**Data provided**
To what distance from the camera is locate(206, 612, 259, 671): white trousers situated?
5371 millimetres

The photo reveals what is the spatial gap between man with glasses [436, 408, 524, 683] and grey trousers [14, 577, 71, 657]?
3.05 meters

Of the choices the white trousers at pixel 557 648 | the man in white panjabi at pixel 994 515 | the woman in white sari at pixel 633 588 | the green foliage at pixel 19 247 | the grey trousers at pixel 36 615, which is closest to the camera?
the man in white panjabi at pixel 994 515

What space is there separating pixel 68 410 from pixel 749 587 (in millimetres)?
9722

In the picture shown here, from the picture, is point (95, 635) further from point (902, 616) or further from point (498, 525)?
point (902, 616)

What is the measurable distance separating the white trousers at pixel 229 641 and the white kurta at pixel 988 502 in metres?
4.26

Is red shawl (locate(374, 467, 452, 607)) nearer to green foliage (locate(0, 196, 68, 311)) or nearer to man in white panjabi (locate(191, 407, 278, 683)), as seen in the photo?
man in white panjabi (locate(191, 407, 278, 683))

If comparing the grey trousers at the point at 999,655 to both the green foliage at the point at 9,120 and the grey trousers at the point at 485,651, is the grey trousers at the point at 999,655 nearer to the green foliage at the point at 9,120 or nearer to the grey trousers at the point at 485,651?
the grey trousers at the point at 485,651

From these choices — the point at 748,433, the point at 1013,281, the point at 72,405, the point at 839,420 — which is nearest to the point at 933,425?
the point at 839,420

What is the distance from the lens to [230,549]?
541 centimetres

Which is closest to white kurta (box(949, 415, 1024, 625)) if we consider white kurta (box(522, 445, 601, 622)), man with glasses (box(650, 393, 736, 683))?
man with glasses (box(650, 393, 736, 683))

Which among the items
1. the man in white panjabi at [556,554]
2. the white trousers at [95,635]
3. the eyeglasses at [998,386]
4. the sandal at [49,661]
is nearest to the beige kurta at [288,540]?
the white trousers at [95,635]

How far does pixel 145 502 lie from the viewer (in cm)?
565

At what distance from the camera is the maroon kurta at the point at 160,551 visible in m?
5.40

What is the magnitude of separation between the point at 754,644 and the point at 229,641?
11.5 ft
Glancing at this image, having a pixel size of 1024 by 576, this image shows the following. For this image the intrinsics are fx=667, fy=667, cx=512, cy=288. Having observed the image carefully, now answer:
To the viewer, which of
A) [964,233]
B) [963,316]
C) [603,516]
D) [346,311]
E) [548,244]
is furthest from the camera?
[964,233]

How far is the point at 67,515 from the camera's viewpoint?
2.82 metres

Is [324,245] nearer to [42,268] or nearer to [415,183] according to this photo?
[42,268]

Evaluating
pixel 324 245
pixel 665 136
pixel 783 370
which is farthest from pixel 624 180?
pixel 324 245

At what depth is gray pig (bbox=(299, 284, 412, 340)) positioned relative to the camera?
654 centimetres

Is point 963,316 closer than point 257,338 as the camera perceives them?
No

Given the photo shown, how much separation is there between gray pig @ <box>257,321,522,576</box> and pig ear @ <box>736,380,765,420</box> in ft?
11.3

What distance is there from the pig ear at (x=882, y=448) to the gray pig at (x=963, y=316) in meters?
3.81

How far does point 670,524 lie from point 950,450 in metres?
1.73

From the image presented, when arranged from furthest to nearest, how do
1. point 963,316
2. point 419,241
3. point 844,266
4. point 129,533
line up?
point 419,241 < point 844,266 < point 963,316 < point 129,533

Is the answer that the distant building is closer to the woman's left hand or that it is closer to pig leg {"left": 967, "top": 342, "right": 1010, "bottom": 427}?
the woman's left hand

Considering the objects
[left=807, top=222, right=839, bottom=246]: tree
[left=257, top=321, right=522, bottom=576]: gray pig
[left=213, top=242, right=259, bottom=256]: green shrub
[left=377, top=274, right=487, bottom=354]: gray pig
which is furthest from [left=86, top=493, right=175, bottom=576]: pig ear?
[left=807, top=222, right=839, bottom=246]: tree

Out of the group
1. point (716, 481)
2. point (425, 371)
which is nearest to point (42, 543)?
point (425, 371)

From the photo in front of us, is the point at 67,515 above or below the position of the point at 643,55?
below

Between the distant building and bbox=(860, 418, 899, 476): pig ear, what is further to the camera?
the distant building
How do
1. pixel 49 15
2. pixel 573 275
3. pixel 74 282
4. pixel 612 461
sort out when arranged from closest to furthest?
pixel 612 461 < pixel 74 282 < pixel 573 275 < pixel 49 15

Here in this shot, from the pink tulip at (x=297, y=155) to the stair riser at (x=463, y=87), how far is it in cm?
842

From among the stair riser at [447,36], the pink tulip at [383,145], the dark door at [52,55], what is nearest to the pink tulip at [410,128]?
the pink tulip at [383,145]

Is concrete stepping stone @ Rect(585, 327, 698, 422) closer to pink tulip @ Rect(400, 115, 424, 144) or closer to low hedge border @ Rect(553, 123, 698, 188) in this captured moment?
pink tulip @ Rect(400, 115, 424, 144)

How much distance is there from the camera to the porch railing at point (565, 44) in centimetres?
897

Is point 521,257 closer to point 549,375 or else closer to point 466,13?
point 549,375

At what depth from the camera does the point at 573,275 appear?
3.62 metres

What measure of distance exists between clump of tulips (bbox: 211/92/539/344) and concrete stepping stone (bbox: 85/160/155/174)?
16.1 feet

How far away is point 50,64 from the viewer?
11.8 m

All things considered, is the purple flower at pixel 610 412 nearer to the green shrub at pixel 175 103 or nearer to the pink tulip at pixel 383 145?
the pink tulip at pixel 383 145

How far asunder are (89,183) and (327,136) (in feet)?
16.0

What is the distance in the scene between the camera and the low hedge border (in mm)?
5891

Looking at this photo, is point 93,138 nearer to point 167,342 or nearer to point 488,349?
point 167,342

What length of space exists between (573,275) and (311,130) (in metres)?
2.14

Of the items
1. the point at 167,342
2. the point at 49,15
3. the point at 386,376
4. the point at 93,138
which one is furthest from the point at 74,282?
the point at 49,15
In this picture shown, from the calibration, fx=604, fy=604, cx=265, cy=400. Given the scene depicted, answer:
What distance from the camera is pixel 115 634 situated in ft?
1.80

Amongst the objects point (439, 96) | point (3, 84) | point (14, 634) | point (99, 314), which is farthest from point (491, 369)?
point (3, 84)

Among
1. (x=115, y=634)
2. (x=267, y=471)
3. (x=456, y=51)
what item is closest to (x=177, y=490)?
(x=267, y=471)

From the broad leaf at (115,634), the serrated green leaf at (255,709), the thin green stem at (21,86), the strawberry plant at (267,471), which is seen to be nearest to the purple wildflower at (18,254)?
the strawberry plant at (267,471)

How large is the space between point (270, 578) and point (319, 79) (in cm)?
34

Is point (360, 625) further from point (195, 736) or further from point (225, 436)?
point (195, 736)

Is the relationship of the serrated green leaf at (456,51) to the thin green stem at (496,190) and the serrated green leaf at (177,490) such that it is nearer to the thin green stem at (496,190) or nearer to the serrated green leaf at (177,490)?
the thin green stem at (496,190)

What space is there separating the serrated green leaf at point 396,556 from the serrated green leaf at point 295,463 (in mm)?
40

**The request**
Set down every one of the entries above word for word, keeping each answer with its entry and leaving nothing out.

**Solution for this exercise**
To what distance from the camera is locate(206, 612, 259, 671): white trousers situated?
5371 millimetres

The photo reveals what is the spatial gap between man with glasses [436, 408, 524, 683] and grey trousers [14, 577, 71, 657]?
3.05 meters

Of the choices the white trousers at pixel 557 648 | the man in white panjabi at pixel 994 515 | the woman in white sari at pixel 633 588 | the green foliage at pixel 19 247 | the grey trousers at pixel 36 615, which is closest to the camera?
the man in white panjabi at pixel 994 515

What space is there separating pixel 68 410 from pixel 749 587 (in millimetres)?
9722

In the picture shown here, from the picture, is point (95, 635) further from point (902, 616) or further from point (498, 525)?
point (902, 616)

What is the measurable distance separating the white trousers at pixel 229 641 and the white kurta at pixel 988 502 in metres?
4.26

Is red shawl (locate(374, 467, 452, 607)) nearer to green foliage (locate(0, 196, 68, 311)) or nearer to man in white panjabi (locate(191, 407, 278, 683)), as seen in the photo?
man in white panjabi (locate(191, 407, 278, 683))

If comparing the grey trousers at the point at 999,655 to both the green foliage at the point at 9,120 and the grey trousers at the point at 485,651, is the grey trousers at the point at 999,655 nearer to the green foliage at the point at 9,120 or nearer to the grey trousers at the point at 485,651?
the grey trousers at the point at 485,651

From these choices — the point at 748,433, the point at 1013,281, the point at 72,405, the point at 839,420 — which is nearest to the point at 933,425?
the point at 839,420

What is the distance from the lens to [230,549]?
541 centimetres

Which is closest to white kurta (box(949, 415, 1024, 625)) if we consider white kurta (box(522, 445, 601, 622)), man with glasses (box(650, 393, 736, 683))?
man with glasses (box(650, 393, 736, 683))

Which among the items
1. the man in white panjabi at [556,554]
2. the white trousers at [95,635]
3. the eyeglasses at [998,386]
4. the sandal at [49,661]
is nearest to the beige kurta at [288,540]?
the white trousers at [95,635]

How far does pixel 145 502 lie from the viewer (in cm)?
565

At what distance from the camera is the maroon kurta at the point at 160,551 visible in m?
5.40

What is the magnitude of separation between the point at 754,644 and the point at 229,641?
11.5 ft
Glancing at this image, having a pixel size of 1024 by 576, this image shows the following. For this image the intrinsics are fx=667, fy=667, cx=512, cy=288. Having observed the image carefully, now answer:
To the viewer, which of
A) [964,233]
B) [963,316]
C) [603,516]
D) [346,311]
E) [548,244]
is furthest from the camera?
[964,233]

How far is the point at 67,515 from the camera's viewpoint?
2.82 metres

Is [324,245] nearer to [42,268] or nearer to [415,183] according to this photo?
[42,268]

Evaluating
pixel 324 245
pixel 665 136
pixel 783 370
which is farthest from pixel 624 180?
pixel 324 245

At what depth is gray pig (bbox=(299, 284, 412, 340)) positioned relative to the camera?
654 centimetres

Is point 963,316 closer than point 257,338 as the camera perceives them?
No

Given the photo shown, how much separation is there between gray pig @ <box>257,321,522,576</box> and pig ear @ <box>736,380,765,420</box> in ft?
11.3

What distance is there from the pig ear at (x=882, y=448) to the gray pig at (x=963, y=316) in meters?
3.81

How far does point 670,524 lie from point 950,450 in metres?
1.73

From the image presented, when arranged from furthest to nearest, how do
1. point 963,316
2. point 419,241
3. point 844,266
4. point 129,533
line up?
point 419,241 < point 844,266 < point 963,316 < point 129,533

Is the answer that the distant building is closer to the woman's left hand or that it is closer to pig leg {"left": 967, "top": 342, "right": 1010, "bottom": 427}?
the woman's left hand

Considering the objects
[left=807, top=222, right=839, bottom=246]: tree
[left=257, top=321, right=522, bottom=576]: gray pig
[left=213, top=242, right=259, bottom=256]: green shrub
[left=377, top=274, right=487, bottom=354]: gray pig
which is furthest from [left=86, top=493, right=175, bottom=576]: pig ear?
[left=807, top=222, right=839, bottom=246]: tree

Out of the group
1. point (716, 481)
2. point (425, 371)
which is nearest to point (42, 543)?
point (425, 371)

From the photo in front of us, is the point at 67,515 above or below the position of the point at 643,55?
below

Between the distant building and bbox=(860, 418, 899, 476): pig ear, what is further to the camera?
the distant building
How do
1. pixel 49 15
2. pixel 573 275
3. pixel 74 282
4. pixel 612 461
sort out when arranged from closest to furthest?
pixel 612 461 < pixel 74 282 < pixel 573 275 < pixel 49 15

Here in this shot, from the pink tulip at (x=297, y=155) to the stair riser at (x=463, y=87), how far is it in cm?
842

From among the stair riser at [447,36], the pink tulip at [383,145], the dark door at [52,55], what is nearest to the pink tulip at [410,128]?
the pink tulip at [383,145]

Is concrete stepping stone @ Rect(585, 327, 698, 422) closer to pink tulip @ Rect(400, 115, 424, 144) or closer to low hedge border @ Rect(553, 123, 698, 188) in this captured moment?
pink tulip @ Rect(400, 115, 424, 144)

How much distance is there from the camera to the porch railing at point (565, 44) in centimetres?
897

Is point 521,257 closer to point 549,375 or else closer to point 466,13?
point 549,375

At what depth from the camera does the point at 573,275 appear?
3.62 metres

What measure of distance exists between clump of tulips (bbox: 211/92/539/344) and concrete stepping stone (bbox: 85/160/155/174)?
16.1 feet

How far away is point 50,64 from the viewer?
11.8 m

All things considered, is the purple flower at pixel 610 412 nearer to the green shrub at pixel 175 103 or nearer to the pink tulip at pixel 383 145?
the pink tulip at pixel 383 145

How far asunder are (89,183) and (327,136) (in feet)?
16.0

What is the distance in the scene between the camera and the low hedge border (in mm)?
5891

Looking at this photo, is point 93,138 nearer to point 167,342 or nearer to point 488,349?
point 167,342

What length of space exists between (573,275) and (311,130) (in metres)?
2.14

Of the items
1. the point at 167,342
2. the point at 49,15
3. the point at 386,376
4. the point at 93,138
which one is furthest from the point at 74,282?
the point at 49,15
In this picture shown, from the calibration, fx=604, fy=604, cx=265, cy=400. Given the scene depicted, answer:
What distance from the camera is pixel 115 634 situated in ft?
1.80

Amongst the objects point (439, 96) | point (3, 84) | point (14, 634) | point (99, 314), which is farthest from point (491, 369)?
point (3, 84)

Among
1. (x=115, y=634)
2. (x=267, y=471)
3. (x=456, y=51)
what item is closest to (x=177, y=490)?
(x=267, y=471)

From the broad leaf at (115,634), the serrated green leaf at (255,709), the thin green stem at (21,86), the strawberry plant at (267,471), which is seen to be nearest to the purple wildflower at (18,254)?
the strawberry plant at (267,471)

How large is the space between point (270, 578) and point (319, 79) (in cm)?
34

Is point (360, 625) further from point (195, 736) or further from point (225, 436)?
point (195, 736)

Is the relationship of the serrated green leaf at (456,51) to the thin green stem at (496,190) and the serrated green leaf at (177,490) such that it is nearer to the thin green stem at (496,190) or nearer to the serrated green leaf at (177,490)?
the thin green stem at (496,190)

What space is there separating the serrated green leaf at point 396,556 from the serrated green leaf at point 295,463 (in mm)?
40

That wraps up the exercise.